Nvidia GT300 core: Speculation

Status
Not open for further replies.
i think the "shader solve aa" on r6xx is just used for "xxxx-tent filter AA", the MSAA still use RBE on R6xx.
 
I must admit, I kinda lost what's the connection between this and the previous (also off-topic) discussion about DX7 hardware and HW/SW TnL. As far as I know, R6xx uses shaders for every kind of AA, including the standard MSAA box filter modes.
 
i think the "shader solve aa" on r6xx is just used for "xxxx-tent filter AA", the MSAA still use RBE on R6xx.
R6xx use RBEs, but not for resolve pass. Resolve pass is always performed by shader core (for all modes, including box filter).

This changed with R7xx, which is able to correctly perform MSAA resolve via RBEs.
 
I know NVIDIA's design decisions haven't always impressed everyone lately, but I hope you're not suggesting they replaced all their engineers by drunk monkeys?

Hi sorry to butt in the discussion. I do not understand all the deep techspeak of the past pages, forgive me i am only a normal consumer wishing to buy my first unified GPU. Can you please explain in laymen's english on why Nvidia design is bad lately?

I read at launch, GTX 260 and 280 were overpriced per performance over ATI offerings so they are not recommended. Now i can get Nvidia GTX200 cards at the same competitive prices with ATI equivalents and Nvidia is suppose to have perform better on many games at the same price levels and has better power/thermal management. However i heard Nvidia's cards are designed towards a batch of game engines (they work closer with developers) while ATI designed their cards as more towards how 3D would be like with a given set of budget and transistors lithography for the period in the market. Is this the reason why ATI has better design? Because they are designing for the DX specs evolution, they tend to perform, aged better with newer 3D engines?

I hope you can understand what i am trying to find out...
 
=>gongo: You can buy similarly powerful ATI and nVidia hardware for similar prices, but in terms of manufacturing costs, nVidia hardware is more expensive. That's why nVidia's design is "bad" and it's quite imporant for the manufacturer. You as a consumer, on the other hand, could care less about these things and you should just buy whatever gives you more bang for your buck.
 
Lukfi,

It's natural to lose connection with such an amalgam of different topics. In any case I think Arun answered Carsten's notion that NV might have ditched the ff ROPs and incorporated their functions elsewhere and that's what Arun actually replied to.

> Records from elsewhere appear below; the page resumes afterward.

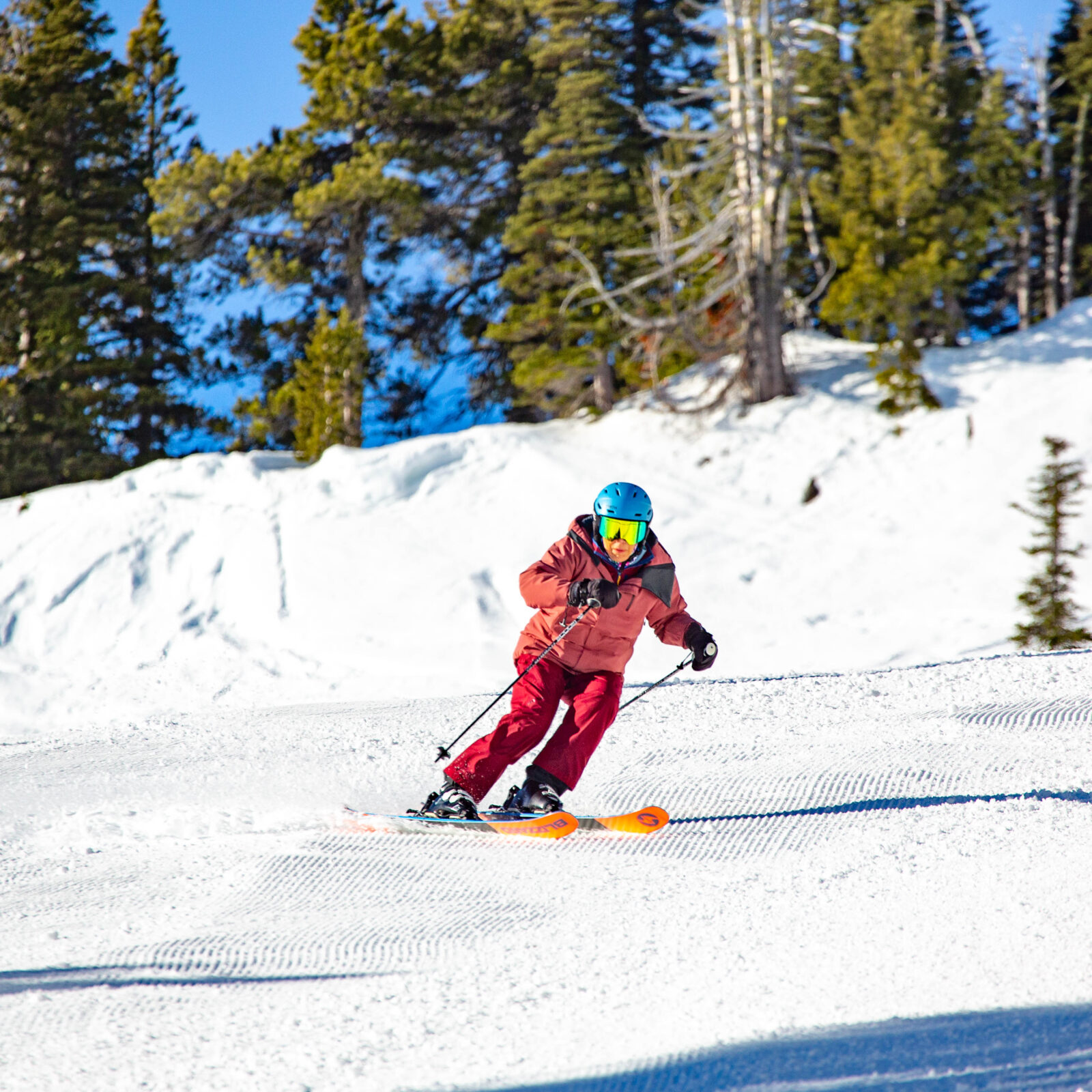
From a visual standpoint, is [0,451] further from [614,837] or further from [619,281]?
[614,837]

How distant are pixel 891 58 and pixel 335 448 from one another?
1339 centimetres

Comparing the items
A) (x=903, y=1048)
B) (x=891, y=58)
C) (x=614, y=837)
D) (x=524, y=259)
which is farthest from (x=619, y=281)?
(x=903, y=1048)

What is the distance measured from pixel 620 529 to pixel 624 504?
0.10m

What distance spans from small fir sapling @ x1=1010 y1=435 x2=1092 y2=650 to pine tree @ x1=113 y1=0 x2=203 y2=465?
17.6m

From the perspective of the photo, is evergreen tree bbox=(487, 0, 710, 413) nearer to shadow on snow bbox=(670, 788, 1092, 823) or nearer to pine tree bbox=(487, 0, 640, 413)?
pine tree bbox=(487, 0, 640, 413)

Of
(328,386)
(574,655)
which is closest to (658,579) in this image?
(574,655)

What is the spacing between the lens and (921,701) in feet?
19.3

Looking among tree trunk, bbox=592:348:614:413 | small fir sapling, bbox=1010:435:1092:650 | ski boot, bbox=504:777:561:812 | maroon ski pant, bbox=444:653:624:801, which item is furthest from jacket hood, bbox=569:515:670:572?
tree trunk, bbox=592:348:614:413

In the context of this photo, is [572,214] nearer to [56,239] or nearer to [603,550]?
[56,239]

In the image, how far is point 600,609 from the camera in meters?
→ 4.10

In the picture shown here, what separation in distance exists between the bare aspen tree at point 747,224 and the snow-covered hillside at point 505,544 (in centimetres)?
110

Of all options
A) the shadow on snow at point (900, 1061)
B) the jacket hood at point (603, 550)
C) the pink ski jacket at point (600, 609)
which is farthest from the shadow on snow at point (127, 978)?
the jacket hood at point (603, 550)

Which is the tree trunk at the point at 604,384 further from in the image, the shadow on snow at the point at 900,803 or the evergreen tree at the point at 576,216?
the shadow on snow at the point at 900,803

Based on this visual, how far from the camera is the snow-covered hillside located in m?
11.7
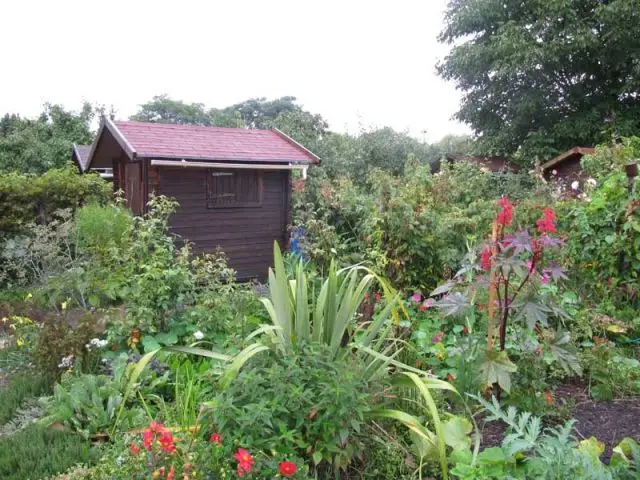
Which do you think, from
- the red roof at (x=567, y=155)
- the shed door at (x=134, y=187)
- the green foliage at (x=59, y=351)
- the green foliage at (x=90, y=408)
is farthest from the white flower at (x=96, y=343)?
the red roof at (x=567, y=155)

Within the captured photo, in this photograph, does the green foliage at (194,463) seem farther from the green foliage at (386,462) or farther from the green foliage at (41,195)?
the green foliage at (41,195)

And just because I love to drop some oil into the fire while its still burning: ok ff ROPs it is. Can I still bet for twice the Pixel/Z throughput compared to today's GPUs? :devilish:
 
Can I still bet for twice the Pixel/Z throughput compared to today's GPUs? :devilish:

Due to an increase in the number of ROPs or per ROP throughput? If Nvidia is currently happy with the bandwidth per ROP then it makes sense that a 512-bit GDDR5 bus will serve the equivalent of 64 GT200 class ROPs.
 
Due to an increase in the number of ROPs or per ROP throughput? If Nvidia is currently happy with the bandwidth per ROP then it makes sense that a 512-bit GDDR5 bus will serve the equivalent of 64 GT200 class ROPs.

No idea. But yes you're right the increase in memory bandwidth according to most recent rumours sounds quite large. Your latter scenario sounds a tad weird to me as a layman since I'd figure 8 ROPs/partition unless someone can convince me that 32bit MC can be a better idea than 64bit MCs.
 
Due to an increase in the number of ROPs or per ROP throughput? If Nvidia is currently happy with the bandwidth per ROP then it makes sense that a 512-bit GDDR5 bus will serve the equivalent of 64 GT200 class ROPs.

Or perhaps the number of ROPs is not scheduled to increase but rather their capabilities. I'm sure NV isn't happy to trail ATI in the 8x MSAA performance category as is the case now.
 
Or perhaps the number of ROPs is not scheduled to increase but rather their capabilities. I'm sure NV isn't happy to trail ATI in the 8x MSAA performance category as is the case now.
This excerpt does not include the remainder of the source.